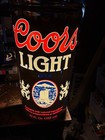 Vintage Everbrite Coors Light 3d Beer Can Light Up Sign 80   s  27    Working Great 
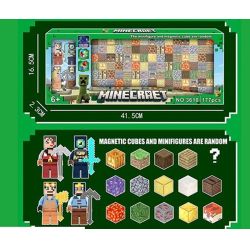 Minecraft комплект с магнитни кубчета и фигурки – 177 части
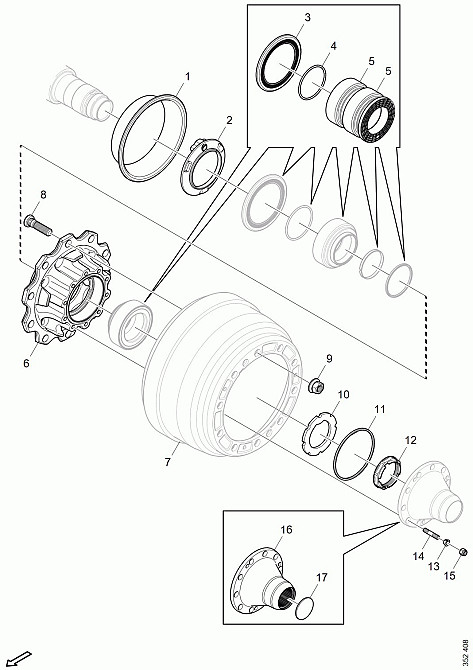 Нужна 2290531ступица заднего колеса + барабан SCANIA G2017 года 9BSG4X20003913253.  - photo 1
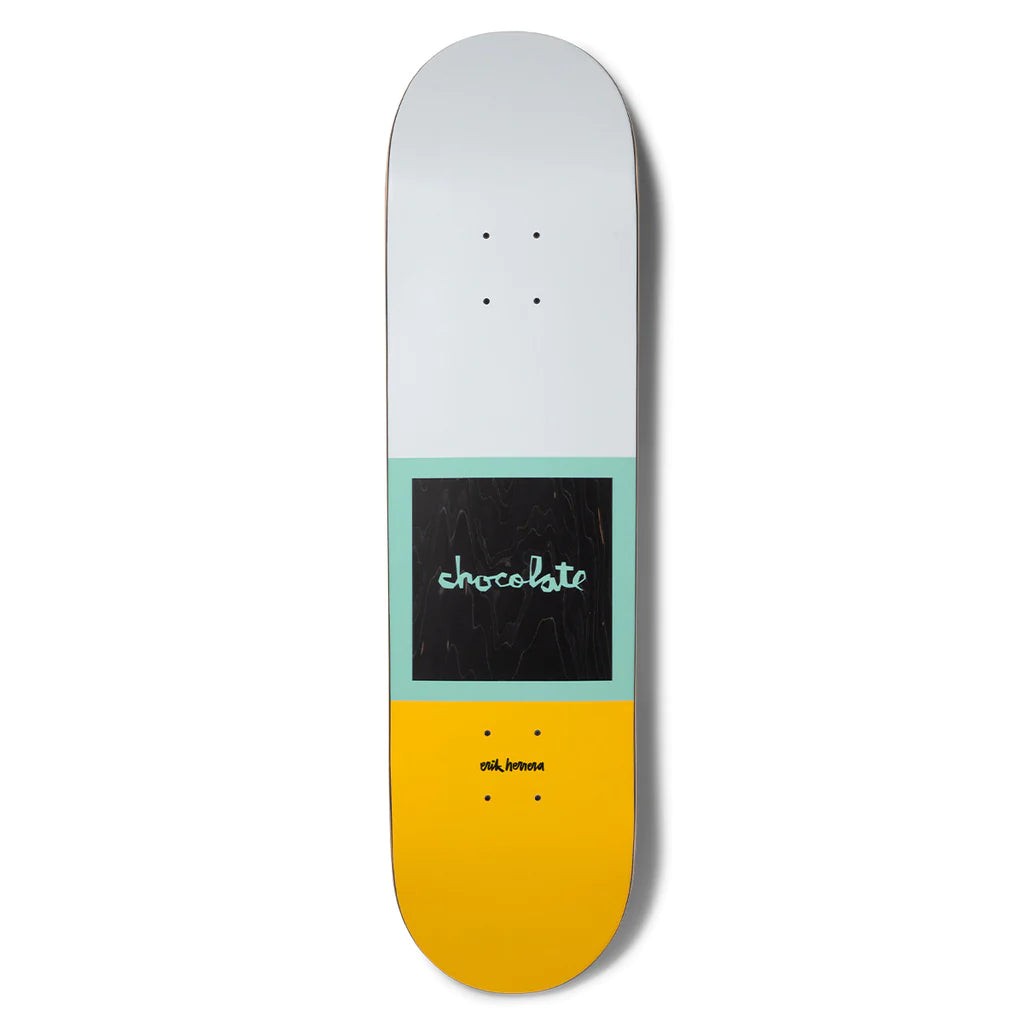 Shape Chocolate Skateboards Herrera OG Square - Branco / Amarelo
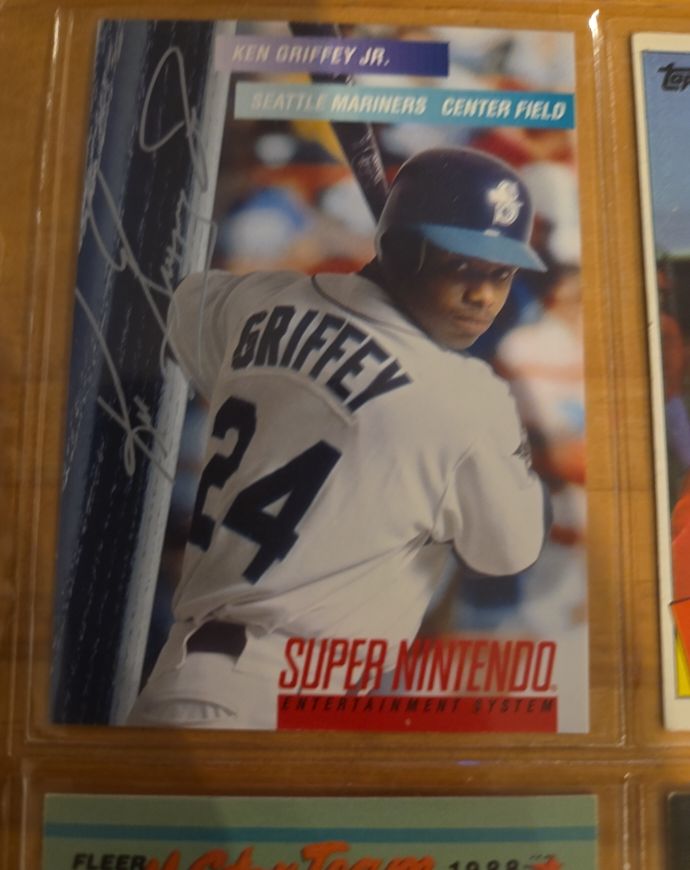 1994 Super Nintendo #SNS-JR-USA Ken Griffey Jr. — front
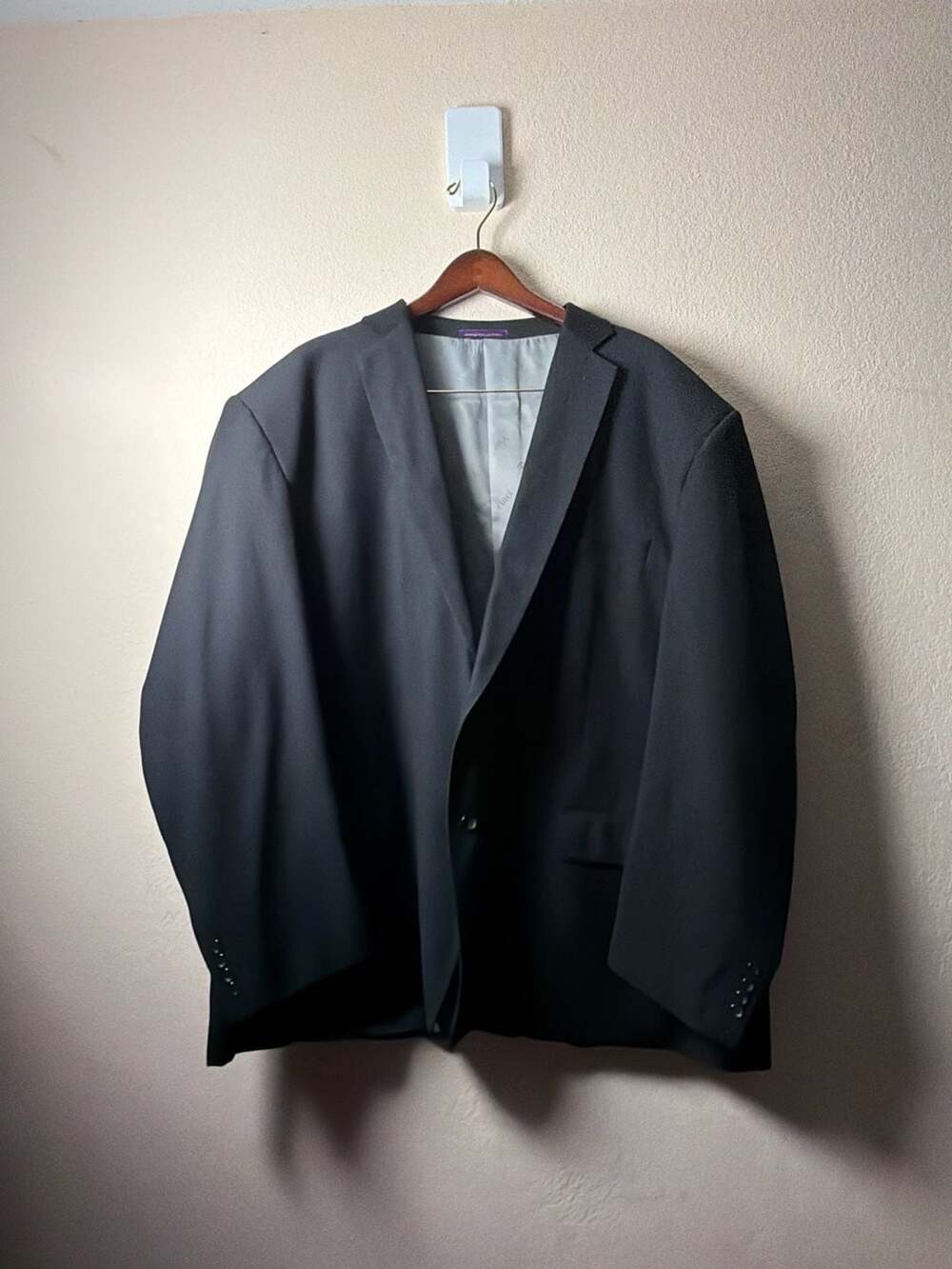 Vinci Men's Classic Black Two-Button Suit Blazer Sport Coat 58R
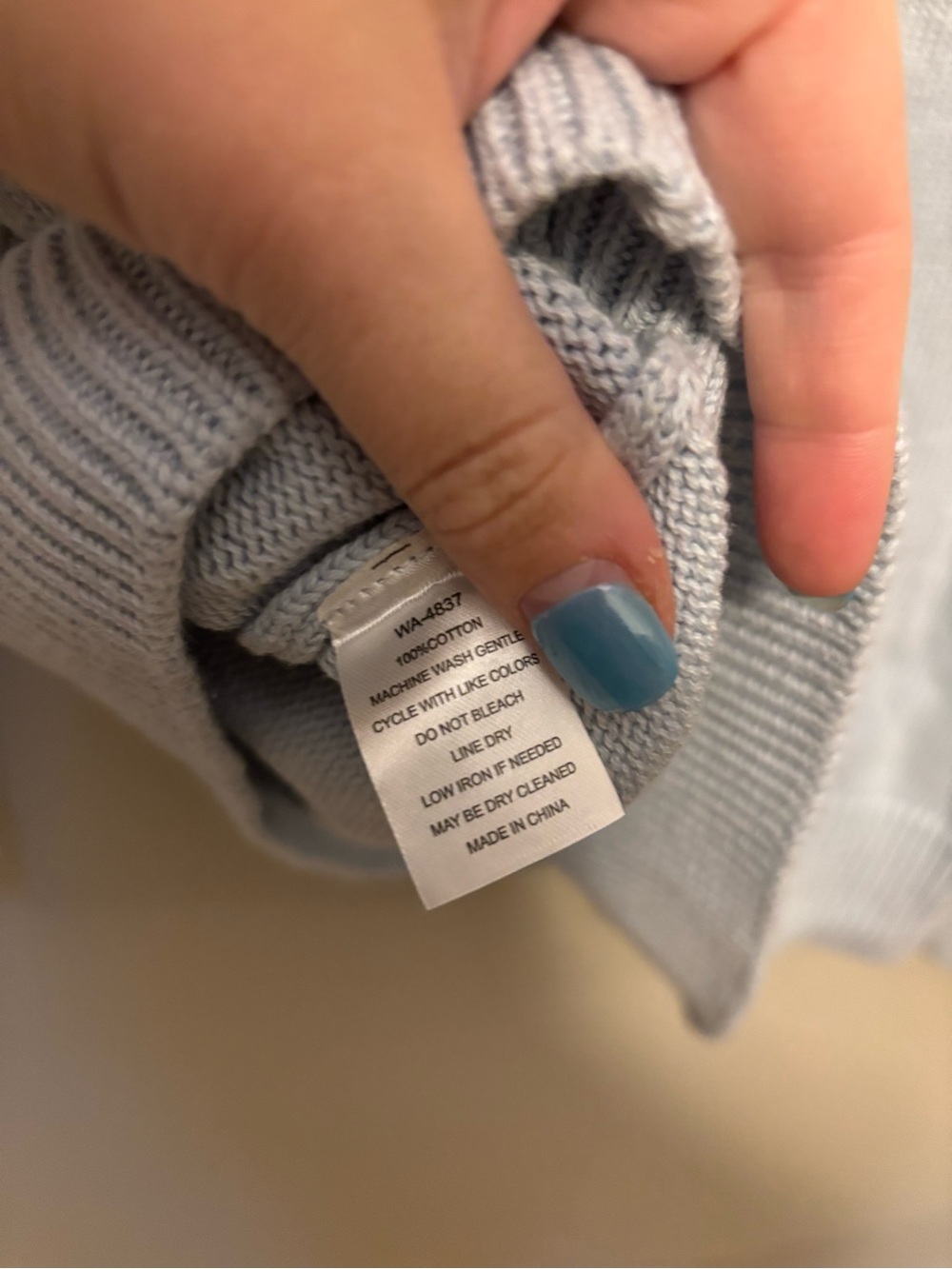 Kiel James Patrick Hydrangea Light Blue Embroidered Sweater M with initials HEB - Picture 10 of 11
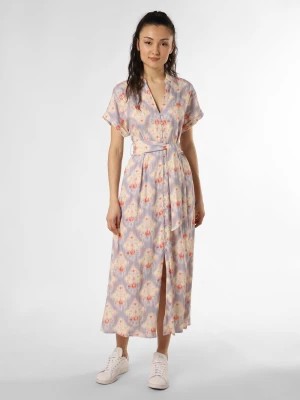 Zdjęcie produktu IPURI Sukienka damska z zawartością lnu Kobiety wiskoza wielokolorowy|niebieski|pomarańczowy wzorzysty,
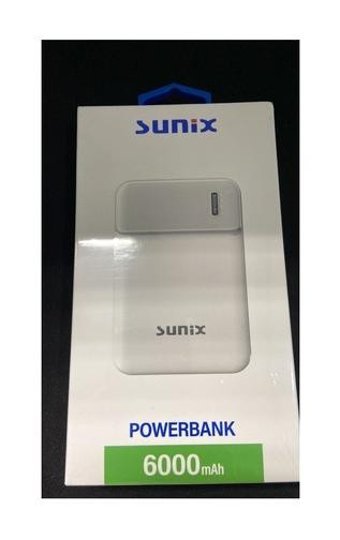 Sunix Pb-21 6000 mAh Hızlı Şarj Micro Type C - USB Powerbank Beyaz
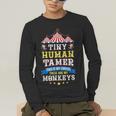 Teacher Tiny Human Tamer This My Circus These Are My Monkeys Men's Long Sleeve T-Shirt, funny gift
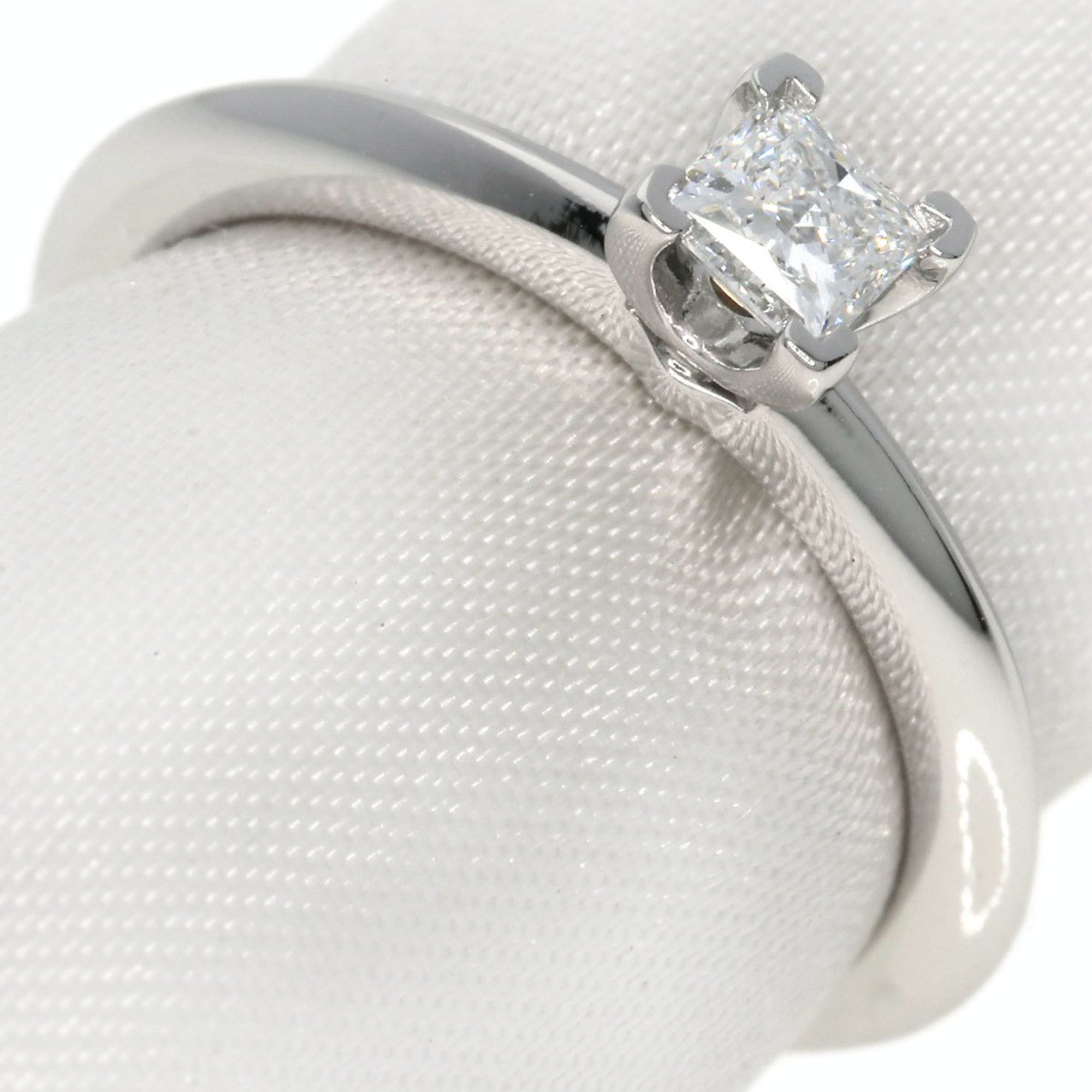 Tiffany Square Princess Diamond Knife Edge Ring, Platinum PT950, Women's, TIFFANY&Co.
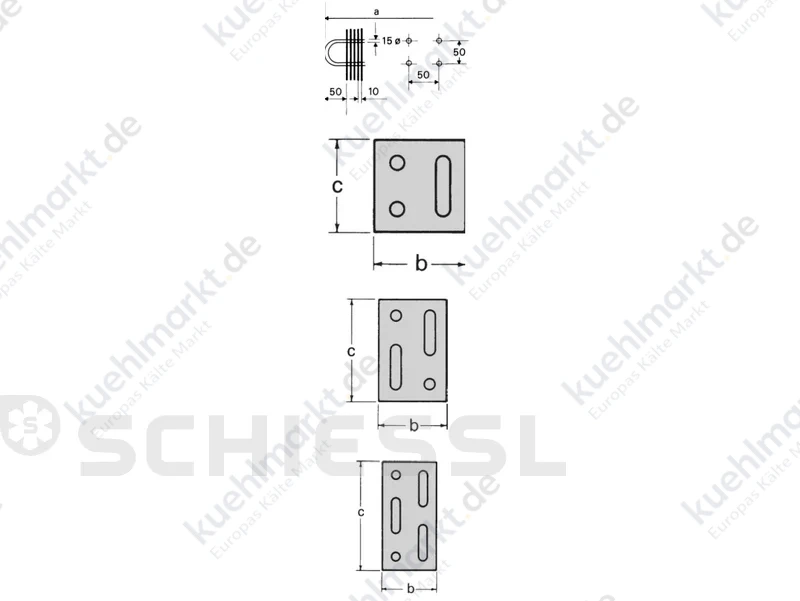 Roller Luftkühler Freikühl FK 159 1000x100x150mm
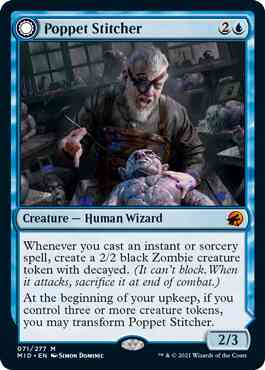 Poppet Stitcher // Poppet Factory [71] [Innistrad: Midnight Hunt] [Non-Foil]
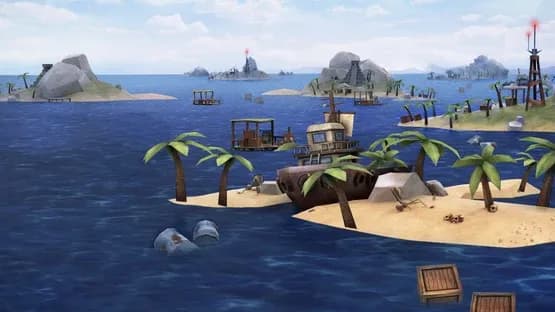 Ocean Nomad: Survival on Raft — Screenshoty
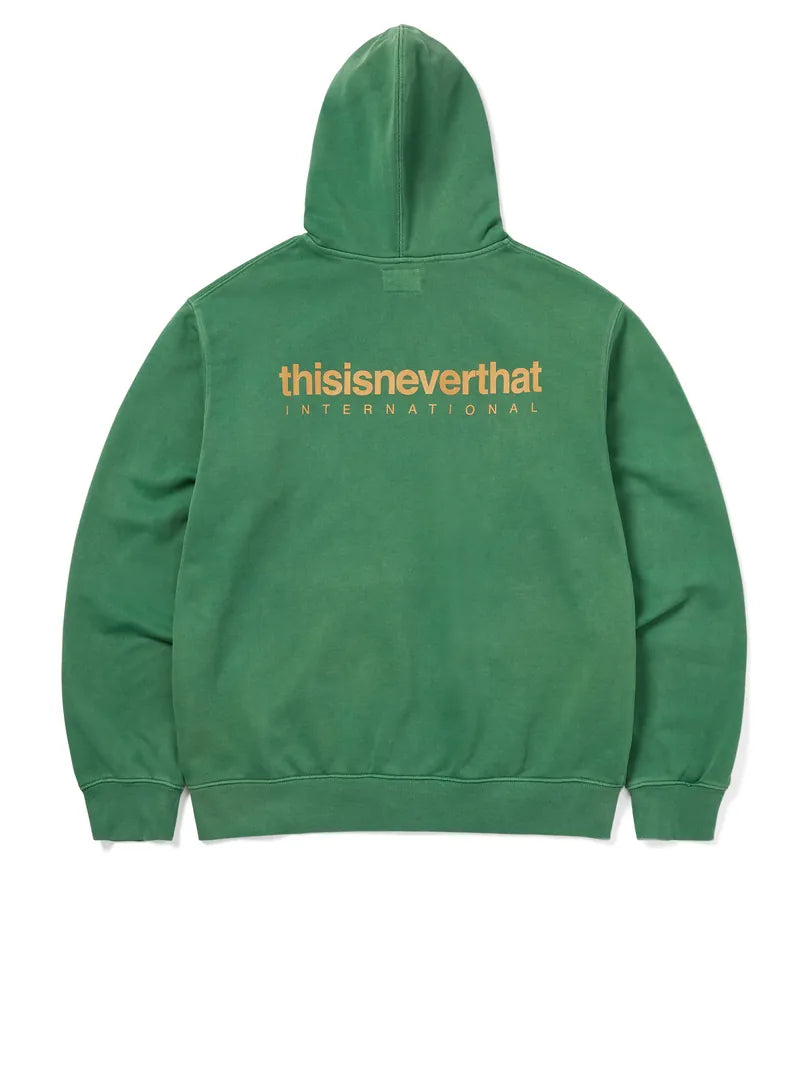 thisisneverthat INTL Logo Zip Up Hoodie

**Task directions:**
Restate exactly the lines that start at the "Ocean Nomad: Survival on Raft — Screenshoty" line and end with the last line of the material above, leaving out the pictures.

**Solution:**
 Ocean Nomad: Survival on Raft — Screenshoty
 thisisneverthat INTL Logo Zip Up Hoodie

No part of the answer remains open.